Let $M$ be a smooth $n$-dimensional manifold. Denote by $\Lambda^{k}(T^*M)$ the $k$-th exterior power of the cotangent bundle of $M$, and let $\Omega^{k}(M)=\Gamma\big( \Lambda^{k}(T^*M)\big)$ be the space of differential $k$-forms on $M$.
Given $\omega \in \Omega^k(M)$, we can view it as a map $\omega: M \to \Lambda^{k}(T^*M)$, and then take its standard derivative (i.e derivative of a map between manifolds): $$ T\omega:TM \to T \big( \Lambda^{k}(T^*M) \big)$$ We can view $T\omega$ as a section of the vector bundle $T^*M \otimes w^*T\big( \Lambda^{k}(T^*M) \big)$ (the Hom bundle over $M$).

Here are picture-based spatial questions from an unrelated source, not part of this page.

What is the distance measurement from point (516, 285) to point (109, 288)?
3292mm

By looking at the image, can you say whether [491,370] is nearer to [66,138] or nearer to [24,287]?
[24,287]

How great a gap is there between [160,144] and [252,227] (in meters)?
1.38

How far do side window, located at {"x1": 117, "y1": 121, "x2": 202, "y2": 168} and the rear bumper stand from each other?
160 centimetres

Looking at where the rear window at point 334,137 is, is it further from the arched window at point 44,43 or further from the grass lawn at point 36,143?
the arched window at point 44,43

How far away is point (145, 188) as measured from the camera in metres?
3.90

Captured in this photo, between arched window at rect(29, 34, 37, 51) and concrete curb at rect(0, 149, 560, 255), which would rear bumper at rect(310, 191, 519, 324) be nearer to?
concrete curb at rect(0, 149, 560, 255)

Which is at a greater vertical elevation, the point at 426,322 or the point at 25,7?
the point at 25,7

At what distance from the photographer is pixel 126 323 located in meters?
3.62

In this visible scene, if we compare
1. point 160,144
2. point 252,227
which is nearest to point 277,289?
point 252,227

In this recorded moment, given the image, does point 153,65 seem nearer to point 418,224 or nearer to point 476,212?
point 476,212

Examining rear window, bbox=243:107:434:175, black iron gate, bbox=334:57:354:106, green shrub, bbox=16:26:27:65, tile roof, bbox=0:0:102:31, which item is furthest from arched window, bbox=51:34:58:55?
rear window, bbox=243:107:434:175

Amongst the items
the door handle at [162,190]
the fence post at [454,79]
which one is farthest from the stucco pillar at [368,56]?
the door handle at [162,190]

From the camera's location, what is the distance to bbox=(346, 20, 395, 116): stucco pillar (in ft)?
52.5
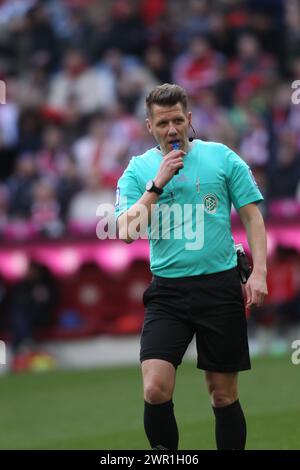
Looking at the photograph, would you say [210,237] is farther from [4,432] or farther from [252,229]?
[4,432]

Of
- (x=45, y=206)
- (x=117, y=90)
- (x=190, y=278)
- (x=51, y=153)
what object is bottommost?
(x=190, y=278)

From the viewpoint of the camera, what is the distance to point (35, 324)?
16.2 m

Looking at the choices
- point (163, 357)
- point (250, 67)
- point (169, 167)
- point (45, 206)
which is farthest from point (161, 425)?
point (250, 67)

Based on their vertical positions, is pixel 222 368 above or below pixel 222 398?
above

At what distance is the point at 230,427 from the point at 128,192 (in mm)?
1435

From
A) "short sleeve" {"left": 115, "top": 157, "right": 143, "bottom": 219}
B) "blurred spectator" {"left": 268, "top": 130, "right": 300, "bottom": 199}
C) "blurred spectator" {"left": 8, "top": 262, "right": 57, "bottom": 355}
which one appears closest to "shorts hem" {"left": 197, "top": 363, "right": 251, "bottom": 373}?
"short sleeve" {"left": 115, "top": 157, "right": 143, "bottom": 219}

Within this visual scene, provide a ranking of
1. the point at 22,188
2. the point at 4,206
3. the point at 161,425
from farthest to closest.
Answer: the point at 22,188 < the point at 4,206 < the point at 161,425

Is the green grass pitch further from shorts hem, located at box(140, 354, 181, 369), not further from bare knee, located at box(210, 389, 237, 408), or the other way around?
shorts hem, located at box(140, 354, 181, 369)

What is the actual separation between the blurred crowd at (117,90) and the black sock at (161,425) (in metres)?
8.38

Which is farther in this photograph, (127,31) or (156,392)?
(127,31)

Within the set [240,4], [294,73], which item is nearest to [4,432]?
[294,73]

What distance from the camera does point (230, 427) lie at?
7266 millimetres

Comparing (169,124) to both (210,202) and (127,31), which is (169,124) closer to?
(210,202)

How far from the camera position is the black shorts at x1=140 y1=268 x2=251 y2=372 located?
7.20m
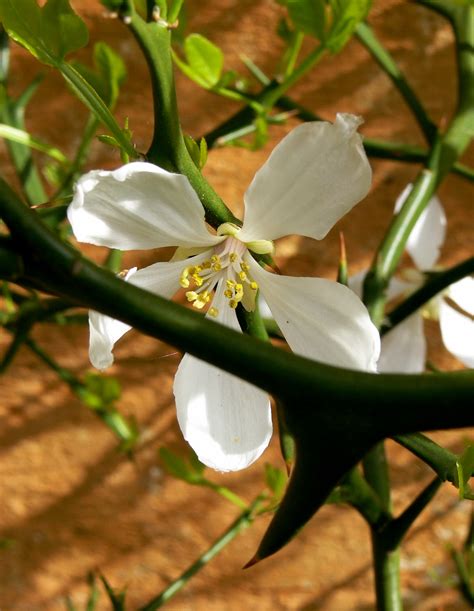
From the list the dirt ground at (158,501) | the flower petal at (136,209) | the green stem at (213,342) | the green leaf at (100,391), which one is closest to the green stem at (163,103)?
the flower petal at (136,209)

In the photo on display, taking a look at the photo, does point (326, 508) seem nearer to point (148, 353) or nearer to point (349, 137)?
point (148, 353)

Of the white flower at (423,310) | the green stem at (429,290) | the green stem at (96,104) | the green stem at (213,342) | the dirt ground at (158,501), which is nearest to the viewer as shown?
the green stem at (213,342)

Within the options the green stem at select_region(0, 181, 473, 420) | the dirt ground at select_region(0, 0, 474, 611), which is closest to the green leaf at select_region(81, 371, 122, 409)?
the dirt ground at select_region(0, 0, 474, 611)

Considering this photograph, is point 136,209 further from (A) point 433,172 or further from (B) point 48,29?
(A) point 433,172

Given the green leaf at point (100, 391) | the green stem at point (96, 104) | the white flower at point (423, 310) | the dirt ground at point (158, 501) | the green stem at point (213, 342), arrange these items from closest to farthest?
the green stem at point (213, 342), the green stem at point (96, 104), the white flower at point (423, 310), the green leaf at point (100, 391), the dirt ground at point (158, 501)

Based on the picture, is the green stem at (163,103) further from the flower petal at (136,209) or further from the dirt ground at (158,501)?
the dirt ground at (158,501)

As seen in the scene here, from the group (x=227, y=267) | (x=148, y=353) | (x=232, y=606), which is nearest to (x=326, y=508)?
(x=232, y=606)

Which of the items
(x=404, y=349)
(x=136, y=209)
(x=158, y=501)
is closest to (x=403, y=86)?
(x=404, y=349)
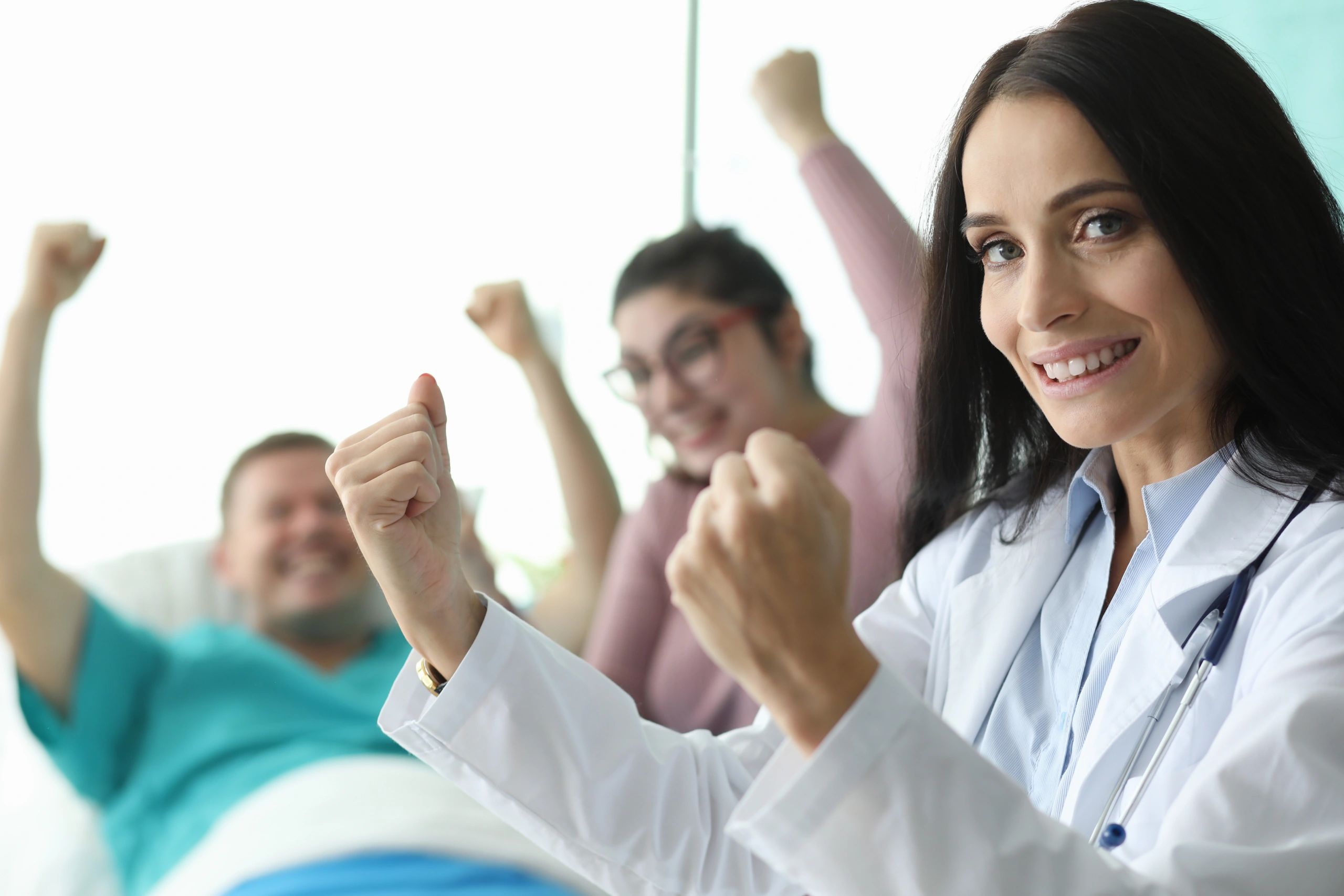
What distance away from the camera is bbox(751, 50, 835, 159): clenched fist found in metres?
1.96

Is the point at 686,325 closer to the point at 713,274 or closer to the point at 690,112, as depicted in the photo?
the point at 713,274

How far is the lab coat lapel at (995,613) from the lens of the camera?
1101mm

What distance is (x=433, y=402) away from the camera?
1.04 metres

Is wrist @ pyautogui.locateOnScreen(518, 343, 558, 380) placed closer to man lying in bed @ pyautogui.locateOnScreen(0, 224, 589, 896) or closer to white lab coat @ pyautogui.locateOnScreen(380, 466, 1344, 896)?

Question: Is there a map $S:\Gamma\bigg(T^*M \otimes w^*T\big( \Lambda^{k}(T^*M)\big) \bigg) \to \Omega^{k+1}(M)=\Gamma\big( \Lambda^{k+1}(T^*M)\big)$ such that $d\omega = S ( T\omega)$?
If so, does it come from a bundle-homomorphism $T^*M \otimes w^*T\big( \Lambda^{k}(T^*M) \big) \to \Lambda^{k+1}(T^*M)$?
In other words, I am asking whether or not all the information of the exterior derivative is already encoded in the "standard" derivative.